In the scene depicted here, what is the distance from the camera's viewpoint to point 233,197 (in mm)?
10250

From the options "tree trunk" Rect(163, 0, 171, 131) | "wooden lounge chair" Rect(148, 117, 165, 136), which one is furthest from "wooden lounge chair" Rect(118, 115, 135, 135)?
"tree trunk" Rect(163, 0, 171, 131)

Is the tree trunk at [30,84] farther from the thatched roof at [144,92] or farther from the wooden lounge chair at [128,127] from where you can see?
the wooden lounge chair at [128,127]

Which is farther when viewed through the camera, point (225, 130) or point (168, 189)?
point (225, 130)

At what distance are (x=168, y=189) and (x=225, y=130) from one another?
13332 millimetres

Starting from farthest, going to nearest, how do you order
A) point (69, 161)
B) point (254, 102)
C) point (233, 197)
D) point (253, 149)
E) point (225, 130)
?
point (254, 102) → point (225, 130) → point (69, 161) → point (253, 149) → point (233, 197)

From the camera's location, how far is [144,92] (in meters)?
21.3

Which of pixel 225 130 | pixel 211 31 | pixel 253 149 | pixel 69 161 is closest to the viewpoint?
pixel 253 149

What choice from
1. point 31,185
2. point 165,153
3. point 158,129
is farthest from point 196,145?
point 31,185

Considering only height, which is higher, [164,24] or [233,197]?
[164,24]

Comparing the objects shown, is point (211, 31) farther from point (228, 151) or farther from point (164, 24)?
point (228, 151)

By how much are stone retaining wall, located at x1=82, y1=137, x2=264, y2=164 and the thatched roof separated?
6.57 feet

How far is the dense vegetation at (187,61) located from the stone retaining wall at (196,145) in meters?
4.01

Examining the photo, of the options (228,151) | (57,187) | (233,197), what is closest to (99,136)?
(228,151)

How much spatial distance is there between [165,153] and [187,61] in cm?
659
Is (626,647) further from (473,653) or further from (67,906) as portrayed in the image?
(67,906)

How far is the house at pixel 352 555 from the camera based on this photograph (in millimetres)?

========

■ WORK TO BE COMPLETED: Convert everything from the first of the lines above down to the line containing "point (254, 102) →", inclusive, into a numbered list, omitting blank lines.

■ EXERCISE RESULT:
1. In the scene depicted here, what is the distance from the camera's viewpoint to point 233,197 (in mm)?
2. 10250
3. From the options "tree trunk" Rect(163, 0, 171, 131) | "wooden lounge chair" Rect(148, 117, 165, 136), which one is furthest from "wooden lounge chair" Rect(118, 115, 135, 135)?
4. "tree trunk" Rect(163, 0, 171, 131)
5. Is the tree trunk at [30,84] farther from the thatched roof at [144,92] or farther from the wooden lounge chair at [128,127] from where you can see?
6. the wooden lounge chair at [128,127]
7. Which is farther when viewed through the camera, point (225, 130) or point (168, 189)?
8. point (225, 130)
9. At what distance are (x=168, y=189) and (x=225, y=130) from one another?
10. 13332 millimetres
11. Starting from farthest, going to nearest, how do you order
12. A) point (69, 161)
13. B) point (254, 102)
14. C) point (233, 197)
15. D) point (253, 149)
16. E) point (225, 130)
17. ?
18. point (254, 102) → point (225, 130) → point (69, 161) → point (253, 149) → point (233, 197)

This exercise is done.